The AP has contacted multiple accounts listed in the Reset report. In response, one of the accounts sent a two-word message before blocking the AP reporter on Twitter: “Shut up.”
While researchers have found signs that some accounts are linked to a coordinated effort by Russian disinformation agencies, others are American-owned, showing the Kremlin doesn’t always have to pay to spread its message.
One account, known as Truth Puke, is associated with a website of the same name that targets conservatives in the United States. Truth Puke regularly reposts in Russian state media; Reset found that RT, formerly known as Russia Today, is one of his favorite groups to repost. One video posted by the account features ex-president Donald Trump commenting on the train derailment with Russian subtitles.

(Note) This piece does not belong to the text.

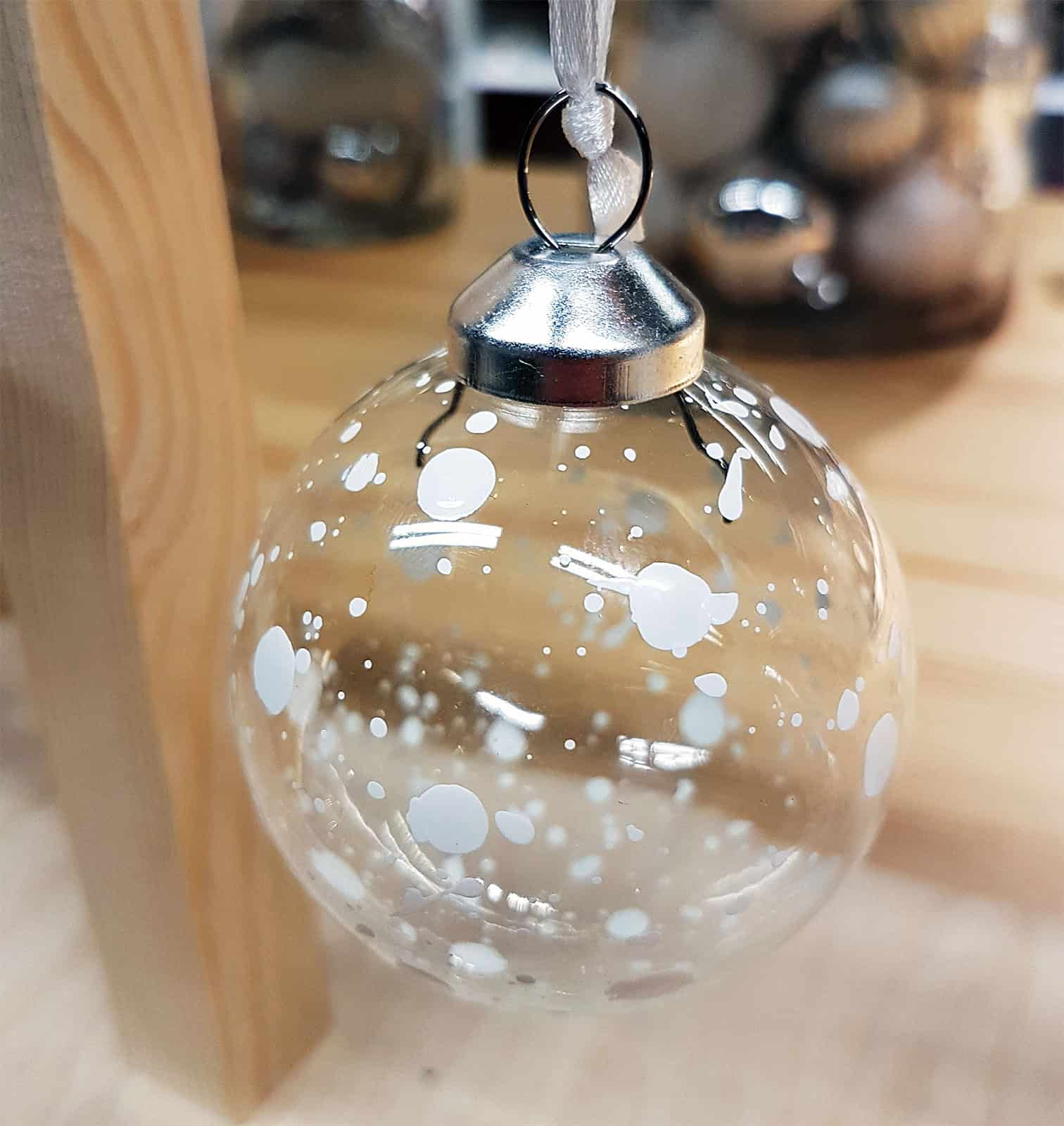 Christbaumkugeln durchsichtig glas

In an interview with AP, Truth Puke said he strives to provide “a wide range of opinions” and was surprised to be labeled as a distributor of Russian propaganda, despite the account’s heavy use of such material. When asked about the video with Russian subtitles, Truth Puke said he used the Russian version of Trump’s video for reasons of expediency.
“We can assure you that this was not done for some Russian propaganda purpose, we just like to post information as soon as we find it,” the company said.
Other accounts boast of their love for Russia. One account on Thursday posted a bizarre claim that the US was stealing earthquake relief supplies donated to Syria by China. The account has 60,000 followers and is known as Donbass Girl, after the region of Ukraine.
Another pro-Russian account recently attempted to engage in an online dispute with the Ukrainian Defense Ministry by posting photographs of documents that it claimed came from the Wagner Group, a private military company owned by Yevgeny Prigozhin, a key Putin ally. Prigozhin runs troll farms that have targeted social media users in the US in the past. Last fall, he boasted about his attempts to interfere with American democracy.
A separate Twitter account purporting to represent Wagner is actively using the site to recruit fighters.
“Gentlemen, we have interfered, we are interfering and we will interfere,” Prigozhin said last fall on the eve of the 2022 midterm elections in the United States. said at the time.